REQUIREMENT:
Copy out, word for word, the following text on Alzheimer's disease and the death of human neurons.

SELECTED PASSAGE:
Worldwide, about 55 million people are thought to be living with dementia, which refers to impairments in memory and thinking that impact a person's ability to live a normal life. Dementia gets progressively worse over time, and is a major cause of disability and death. Alzheimer's disease is the most common form of dementia, and causes around 65 percent of dementia cases, according to the World Health Organization. A major feature of Alzheimer's disease is the death of neurons in the brain, but the reason or reasons for this loss has been unclear and researchers have been searching for the cause for many years.
Models for Alzheimer's disease that effectively capture the features of the disease have been challenging to develop. One hallmark of the disorder is amyloid plaques, tangles of misfolded proteins that build up in the brain. Scientists have now used a model in which human neurons were put into mouse brains that carried amyloid plaques. The researchers found that the human neurons, but not mouse neurons, died. When they were exposed to amyloid plaques, human neurons, but not mouse neurons, displayed tau tangles, another feature of Alzheimer's disease. In this model, only human neurons triggered a cell death program known as necroptosis, and died off.
The investigators also found a way to prevent this neuronal death. The findings have been reported in Science. The study has also suggested that Alzheimer's disease cannot be recapitulated in typical rodent models.

SOURCE INFORMATION:
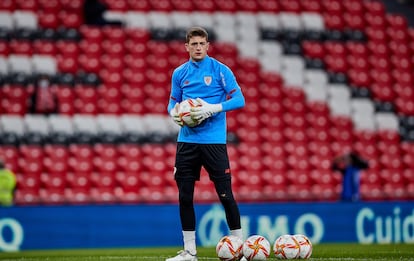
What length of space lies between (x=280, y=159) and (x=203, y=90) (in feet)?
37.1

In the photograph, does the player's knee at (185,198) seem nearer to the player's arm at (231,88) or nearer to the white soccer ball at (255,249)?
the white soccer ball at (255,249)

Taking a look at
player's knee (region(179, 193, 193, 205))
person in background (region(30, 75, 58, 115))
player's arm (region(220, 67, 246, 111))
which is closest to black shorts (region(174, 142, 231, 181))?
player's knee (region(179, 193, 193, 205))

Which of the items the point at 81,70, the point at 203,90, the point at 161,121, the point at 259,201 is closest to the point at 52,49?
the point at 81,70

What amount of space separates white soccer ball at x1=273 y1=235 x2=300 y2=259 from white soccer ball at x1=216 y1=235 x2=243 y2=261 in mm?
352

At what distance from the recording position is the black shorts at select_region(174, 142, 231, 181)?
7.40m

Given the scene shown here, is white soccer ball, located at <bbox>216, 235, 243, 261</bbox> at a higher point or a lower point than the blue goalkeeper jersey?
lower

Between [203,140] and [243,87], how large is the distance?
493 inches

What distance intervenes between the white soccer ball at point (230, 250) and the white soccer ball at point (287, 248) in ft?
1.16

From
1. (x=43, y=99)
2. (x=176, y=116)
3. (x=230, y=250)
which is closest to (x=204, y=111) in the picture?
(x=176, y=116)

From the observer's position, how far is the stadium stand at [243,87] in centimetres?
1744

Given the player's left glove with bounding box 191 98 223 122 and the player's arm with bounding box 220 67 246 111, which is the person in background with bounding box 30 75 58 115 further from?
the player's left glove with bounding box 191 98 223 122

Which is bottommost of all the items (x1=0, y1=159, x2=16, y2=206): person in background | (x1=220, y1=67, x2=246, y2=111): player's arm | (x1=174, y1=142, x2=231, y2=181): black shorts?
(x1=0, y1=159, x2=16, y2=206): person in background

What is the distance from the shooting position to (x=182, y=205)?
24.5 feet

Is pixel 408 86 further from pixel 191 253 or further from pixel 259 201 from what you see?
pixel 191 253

FINISHED TASK:
Worldwide, about 55 million people are thought to be living with dementia, which refers to impairments in memory and thinking that impact a person's ability to live a normal life. Dementia gets progressively worse over time, and is a major cause of disability and death. Alzheimer's disease is the most common form of dementia, and causes around 65 percent of dementia cases, according to the World Health Organization. A major feature of Alzheimer's disease is the death of neurons in the brain, but the reason or reasons for this loss has been unclear and researchers have been searching for the cause for many years.
Models for Alzheimer's disease that effectively capture the features of the disease have been challenging to develop. One hallmark of the disorder is amyloid plaques, tangles of misfolded proteins that build up in the brain. Scientists have now used a model in which human neurons were put into mouse brains that carried amyloid plaques. The researchers found that the human neurons, but not mouse neurons, died. When they were exposed to amyloid plaques, human neurons, but not mouse neurons, displayed tau tangles, another feature of Alzheimer's disease. In this model, only human neurons triggered a cell death program known as necroptosis, and died off.
The investigators also found a way to prevent this neuronal death. The findings have been reported in Science. The study has also suggested that Alzheimer's disease cannot be recapitulated in typical rodent models.